# Short task:
Render every line of the material below as a JSON list of strings, one string per line, skipping blank lines. Omit the pictures.

#### Task inputs ####

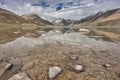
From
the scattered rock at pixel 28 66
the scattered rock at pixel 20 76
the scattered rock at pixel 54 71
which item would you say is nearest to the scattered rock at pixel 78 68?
the scattered rock at pixel 54 71

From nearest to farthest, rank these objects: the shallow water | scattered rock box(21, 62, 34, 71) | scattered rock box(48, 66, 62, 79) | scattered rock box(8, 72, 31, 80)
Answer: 1. scattered rock box(8, 72, 31, 80)
2. scattered rock box(48, 66, 62, 79)
3. scattered rock box(21, 62, 34, 71)
4. the shallow water

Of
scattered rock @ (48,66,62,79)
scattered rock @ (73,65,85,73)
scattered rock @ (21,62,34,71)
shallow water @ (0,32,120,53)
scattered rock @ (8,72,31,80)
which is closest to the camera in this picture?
scattered rock @ (8,72,31,80)

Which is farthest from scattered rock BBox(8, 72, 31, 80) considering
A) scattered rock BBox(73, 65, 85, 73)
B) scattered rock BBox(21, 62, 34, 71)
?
scattered rock BBox(73, 65, 85, 73)

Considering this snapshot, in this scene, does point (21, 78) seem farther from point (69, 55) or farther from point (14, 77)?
point (69, 55)

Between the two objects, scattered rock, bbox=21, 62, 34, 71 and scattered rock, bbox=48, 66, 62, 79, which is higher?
scattered rock, bbox=21, 62, 34, 71

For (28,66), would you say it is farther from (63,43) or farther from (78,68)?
(63,43)

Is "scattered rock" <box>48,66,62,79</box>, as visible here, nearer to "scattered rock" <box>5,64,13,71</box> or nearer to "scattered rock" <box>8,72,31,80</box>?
"scattered rock" <box>8,72,31,80</box>

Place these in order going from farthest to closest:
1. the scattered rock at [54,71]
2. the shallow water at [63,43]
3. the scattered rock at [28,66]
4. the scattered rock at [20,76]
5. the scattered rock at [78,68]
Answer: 1. the shallow water at [63,43]
2. the scattered rock at [28,66]
3. the scattered rock at [78,68]
4. the scattered rock at [54,71]
5. the scattered rock at [20,76]

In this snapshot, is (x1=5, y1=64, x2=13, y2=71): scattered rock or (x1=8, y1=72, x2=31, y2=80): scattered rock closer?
(x1=8, y1=72, x2=31, y2=80): scattered rock

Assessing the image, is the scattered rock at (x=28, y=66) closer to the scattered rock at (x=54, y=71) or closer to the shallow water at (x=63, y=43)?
the scattered rock at (x=54, y=71)

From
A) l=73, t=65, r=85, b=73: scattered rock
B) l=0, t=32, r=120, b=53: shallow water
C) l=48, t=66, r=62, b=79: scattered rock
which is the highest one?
l=48, t=66, r=62, b=79: scattered rock

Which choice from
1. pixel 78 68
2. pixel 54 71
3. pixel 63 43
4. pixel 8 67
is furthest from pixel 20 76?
pixel 63 43
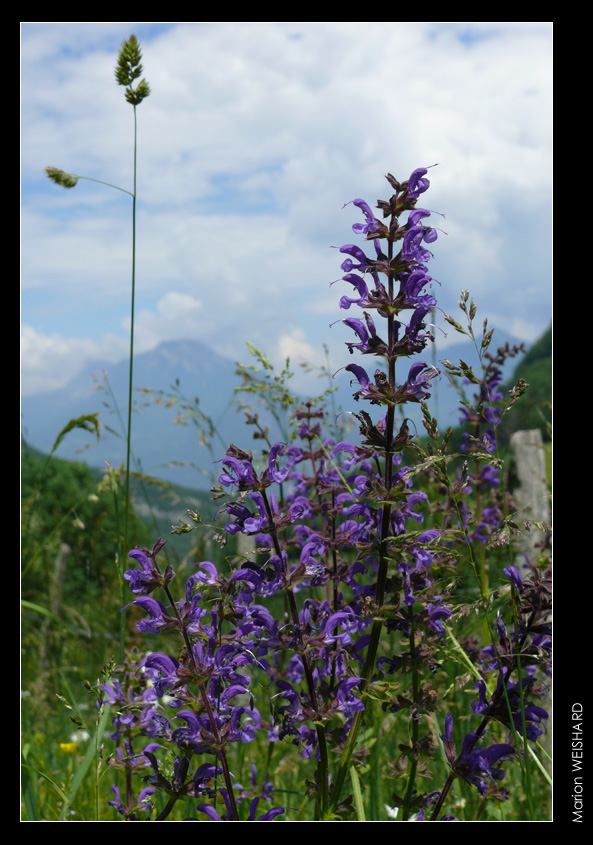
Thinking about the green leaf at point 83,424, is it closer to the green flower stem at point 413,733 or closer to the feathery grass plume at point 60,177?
the feathery grass plume at point 60,177

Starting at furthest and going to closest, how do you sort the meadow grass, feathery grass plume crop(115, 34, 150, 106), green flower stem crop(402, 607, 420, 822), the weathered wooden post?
1. the weathered wooden post
2. feathery grass plume crop(115, 34, 150, 106)
3. green flower stem crop(402, 607, 420, 822)
4. the meadow grass

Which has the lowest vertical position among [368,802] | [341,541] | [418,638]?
[368,802]

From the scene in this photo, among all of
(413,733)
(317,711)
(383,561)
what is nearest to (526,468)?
(413,733)

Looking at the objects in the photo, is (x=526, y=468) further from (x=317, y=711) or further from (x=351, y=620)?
(x=317, y=711)

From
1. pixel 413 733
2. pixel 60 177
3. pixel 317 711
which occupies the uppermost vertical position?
pixel 60 177

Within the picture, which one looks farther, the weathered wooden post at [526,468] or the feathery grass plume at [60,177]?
the weathered wooden post at [526,468]

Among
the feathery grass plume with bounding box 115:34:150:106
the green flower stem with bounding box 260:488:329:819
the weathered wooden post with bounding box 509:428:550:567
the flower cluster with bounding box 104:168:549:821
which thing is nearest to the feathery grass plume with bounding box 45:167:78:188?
the feathery grass plume with bounding box 115:34:150:106

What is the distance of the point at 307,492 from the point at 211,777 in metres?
1.05

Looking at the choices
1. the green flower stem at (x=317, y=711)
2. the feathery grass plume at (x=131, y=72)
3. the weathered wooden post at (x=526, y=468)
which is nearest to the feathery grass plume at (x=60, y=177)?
the feathery grass plume at (x=131, y=72)

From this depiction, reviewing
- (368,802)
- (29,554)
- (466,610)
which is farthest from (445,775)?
(29,554)

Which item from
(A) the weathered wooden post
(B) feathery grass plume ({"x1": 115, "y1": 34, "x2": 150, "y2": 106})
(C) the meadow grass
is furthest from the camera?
(A) the weathered wooden post

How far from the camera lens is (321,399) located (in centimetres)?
280

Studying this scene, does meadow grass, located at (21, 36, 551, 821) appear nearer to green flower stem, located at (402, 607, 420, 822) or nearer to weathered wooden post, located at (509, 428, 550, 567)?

####

# Response:
[
  "From",
  "the scattered rock at pixel 28 66",
  "the scattered rock at pixel 20 76",
  "the scattered rock at pixel 54 71",
  "which item would you say is nearest to the scattered rock at pixel 78 68?",
  "the scattered rock at pixel 54 71",
  "From nearest to farthest, rank these objects: the shallow water | scattered rock box(21, 62, 34, 71) | scattered rock box(48, 66, 62, 79) | scattered rock box(8, 72, 31, 80)",
  "Answer: 1. scattered rock box(8, 72, 31, 80)",
  "2. scattered rock box(48, 66, 62, 79)",
  "3. scattered rock box(21, 62, 34, 71)",
  "4. the shallow water",
  "Of",
  "scattered rock @ (48,66,62,79)",
  "scattered rock @ (73,65,85,73)",
  "scattered rock @ (21,62,34,71)",
  "shallow water @ (0,32,120,53)",
  "scattered rock @ (8,72,31,80)",
  "which is closest to the camera in this picture?",
  "scattered rock @ (8,72,31,80)",
  "Which is farthest from scattered rock BBox(8, 72, 31, 80) considering",
  "A) scattered rock BBox(73, 65, 85, 73)",
  "B) scattered rock BBox(21, 62, 34, 71)",
  "?",
  "scattered rock BBox(73, 65, 85, 73)",
  "Considering this snapshot, in this scene, does point (21, 78) seem farther from point (69, 55) or farther from point (14, 77)?",
  "point (69, 55)",
  "Between the two objects, scattered rock, bbox=21, 62, 34, 71 and scattered rock, bbox=48, 66, 62, 79, which is higher?",
  "scattered rock, bbox=21, 62, 34, 71",
  "For (28,66), would you say it is farther from (63,43) or farther from (78,68)?",
  "(63,43)",
  "Is \"scattered rock\" <box>48,66,62,79</box>, as visible here, nearer to \"scattered rock\" <box>5,64,13,71</box> or nearer to \"scattered rock\" <box>8,72,31,80</box>?",
  "\"scattered rock\" <box>8,72,31,80</box>",
  "Place these in order going from farthest to closest:",
  "1. the scattered rock at [54,71]",
  "2. the shallow water at [63,43]",
  "3. the scattered rock at [28,66]",
  "4. the scattered rock at [20,76]",
  "5. the scattered rock at [78,68]",
  "Answer: 1. the shallow water at [63,43]",
  "2. the scattered rock at [28,66]",
  "3. the scattered rock at [78,68]",
  "4. the scattered rock at [54,71]",
  "5. the scattered rock at [20,76]",
  "In this snapshot, is (x1=5, y1=64, x2=13, y2=71): scattered rock or (x1=8, y1=72, x2=31, y2=80): scattered rock closer?",
  "(x1=8, y1=72, x2=31, y2=80): scattered rock",
  "Assessing the image, is the scattered rock at (x=28, y=66) closer to the scattered rock at (x=54, y=71) or closer to the shallow water at (x=63, y=43)?",
  "the scattered rock at (x=54, y=71)",
  "From",
  "A) l=73, t=65, r=85, b=73: scattered rock",
  "B) l=0, t=32, r=120, b=53: shallow water",
  "C) l=48, t=66, r=62, b=79: scattered rock",
  "which is the highest one?",
  "l=48, t=66, r=62, b=79: scattered rock",
  "Which choice from",
  "1. pixel 78 68",
  "2. pixel 54 71",
  "3. pixel 63 43",
  "4. pixel 8 67",
  "is furthest from pixel 20 76?",
  "pixel 63 43",
  "Thinking about the green leaf at point 83,424, is it closer to the green flower stem at point 413,733 or closer to the feathery grass plume at point 60,177?",
  "the feathery grass plume at point 60,177",
  "Starting at furthest and going to closest, how do you sort the meadow grass, feathery grass plume crop(115, 34, 150, 106), green flower stem crop(402, 607, 420, 822), the weathered wooden post?",
  "1. the weathered wooden post",
  "2. feathery grass plume crop(115, 34, 150, 106)",
  "3. green flower stem crop(402, 607, 420, 822)",
  "4. the meadow grass",
  "Which has the lowest vertical position among [368,802] | [341,541] | [418,638]?",
  "[368,802]",
  "From the scene in this photo, among all of",
  "(413,733)",
  "(317,711)",
  "(383,561)",
  "what is nearest to (526,468)?",
  "(413,733)",
  "Looking at the objects in the photo, is (x=526, y=468) further from (x=317, y=711) or further from (x=351, y=620)?",
  "(x=317, y=711)",
  "From",
  "1. pixel 413 733",
  "2. pixel 60 177",
  "3. pixel 317 711",
  "which occupies the uppermost vertical position?",
  "pixel 60 177",
  "Within the picture, which one looks farther, the weathered wooden post at [526,468] or the feathery grass plume at [60,177]?",
  "the weathered wooden post at [526,468]",
  "Among",
  "the feathery grass plume with bounding box 115:34:150:106",
  "the green flower stem with bounding box 260:488:329:819",
  "the weathered wooden post with bounding box 509:428:550:567",
  "the flower cluster with bounding box 104:168:549:821",
  "which thing is nearest to the feathery grass plume with bounding box 45:167:78:188?",
  "the feathery grass plume with bounding box 115:34:150:106",
  "What is the distance of the point at 307,492 from the point at 211,777 in metres?",
  "1.05",
  "Looking at the choices",
  "1. the green flower stem at (x=317, y=711)",
  "2. the feathery grass plume at (x=131, y=72)",
  "3. the weathered wooden post at (x=526, y=468)",
  "which is nearest to the feathery grass plume at (x=60, y=177)?",
  "the feathery grass plume at (x=131, y=72)",
  "From this depiction, reviewing",
  "- (368,802)",
  "- (29,554)",
  "- (466,610)",
  "which is farthest from (445,775)?",
  "(29,554)",
  "Which item from",
  "(A) the weathered wooden post",
  "(B) feathery grass plume ({\"x1\": 115, \"y1\": 34, \"x2\": 150, \"y2\": 106})",
  "(C) the meadow grass",
  "is furthest from the camera?",
  "(A) the weathered wooden post",
  "How far from the camera lens is (321,399) located (in centimetres)?",
  "280",
  "Studying this scene, does meadow grass, located at (21, 36, 551, 821) appear nearer to green flower stem, located at (402, 607, 420, 822) or nearer to weathered wooden post, located at (509, 428, 550, 567)?"
]